Rewrite every line of the items below as a numbered list, leaving out the blank lines.

▶ Stored dataset items:

+-------+

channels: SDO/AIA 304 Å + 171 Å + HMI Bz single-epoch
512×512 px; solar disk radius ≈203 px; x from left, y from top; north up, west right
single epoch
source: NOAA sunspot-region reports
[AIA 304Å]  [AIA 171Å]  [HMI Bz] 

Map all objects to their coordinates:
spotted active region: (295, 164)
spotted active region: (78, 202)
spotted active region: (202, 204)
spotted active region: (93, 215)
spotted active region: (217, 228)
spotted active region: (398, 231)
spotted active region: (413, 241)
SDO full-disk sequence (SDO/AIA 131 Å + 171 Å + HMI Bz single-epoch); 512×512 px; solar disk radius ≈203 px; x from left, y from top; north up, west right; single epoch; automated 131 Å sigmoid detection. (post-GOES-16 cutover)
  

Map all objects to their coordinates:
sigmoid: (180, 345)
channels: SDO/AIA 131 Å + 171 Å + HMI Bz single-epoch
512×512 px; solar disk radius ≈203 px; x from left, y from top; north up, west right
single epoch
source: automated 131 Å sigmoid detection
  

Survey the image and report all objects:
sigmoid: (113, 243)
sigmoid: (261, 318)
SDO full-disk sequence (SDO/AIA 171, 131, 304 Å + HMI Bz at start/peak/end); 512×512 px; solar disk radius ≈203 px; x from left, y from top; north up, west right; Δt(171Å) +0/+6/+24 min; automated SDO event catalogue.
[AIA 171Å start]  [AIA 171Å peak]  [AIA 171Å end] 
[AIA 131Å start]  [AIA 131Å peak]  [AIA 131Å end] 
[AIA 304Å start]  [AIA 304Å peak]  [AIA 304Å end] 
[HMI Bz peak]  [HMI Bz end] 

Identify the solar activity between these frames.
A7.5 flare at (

+-------+

▶ Solution to this problem:
1. channels: SDO/AIA 304 Å + 171 Å + HMI Bz single-epoch
2. 512×512 px; solar disk radius ≈203 px; x from left, y from top; north up, west right
3. single epoch
4. source: NOAA sunspot-region reports
5. [AIA 304Å]  [AIA 171Å]  [HMI Bz] 
6. Map all objects to their coordinates:
7. spotted active region: (295, 164)
8. spotted active region: (78, 202)
9. spotted active region: (202, 204)
10. spotted active region: (93, 215)
11. spotted active region: (217, 228)
12. spotted active region: (398, 231)
13. spotted active region: (413, 241)
14. SDO full-disk sequence (SDO/AIA 131 Å + 171 Å + HMI Bz single-epoch); 512×512 px; solar disk radius ≈203 px; x from left, y from top; north up, west right; single epoch; automated 131 Å sigmoid detection. (post-GOES-16 cutover)
15. Map all objects to their coordinates:
16. sigmoid: (180, 345)
17. channels: SDO/AIA 131 Å + 171 Å + HMI Bz single-epoch
18. 512×512 px; solar disk radius ≈203 px; x from left, y from top; north up, west right
19. single epoch
20. source: automated 131 Å sigmoid detection
21. Survey the image and report all objects:
22. sigmoid: (113, 243)
23. sigmoid: (261, 318)
24. SDO full-disk sequence (SDO/AIA 171, 131, 304 Å + HMI Bz at start/peak/end); 512×512 px; solar disk radius ≈203 px; x from left, y from top; north up, west right; Δt(171Å) +0/+6/+24 min; automated SDO event catalogue.
25. [AIA 171Å start]  [AIA 171Å peak]  [AIA 171Å end] 
26. [AIA 131Å start]  [AIA 131Å peak]  [AIA 131Å end] 
27. [AIA 304Å start]  [AIA 304Å peak]  [AIA 304Å end] 
28. [HMI Bz peak]  [HMI Bz end] 
29. Identify the solar activity between these frames.
30. A7.5 flare at (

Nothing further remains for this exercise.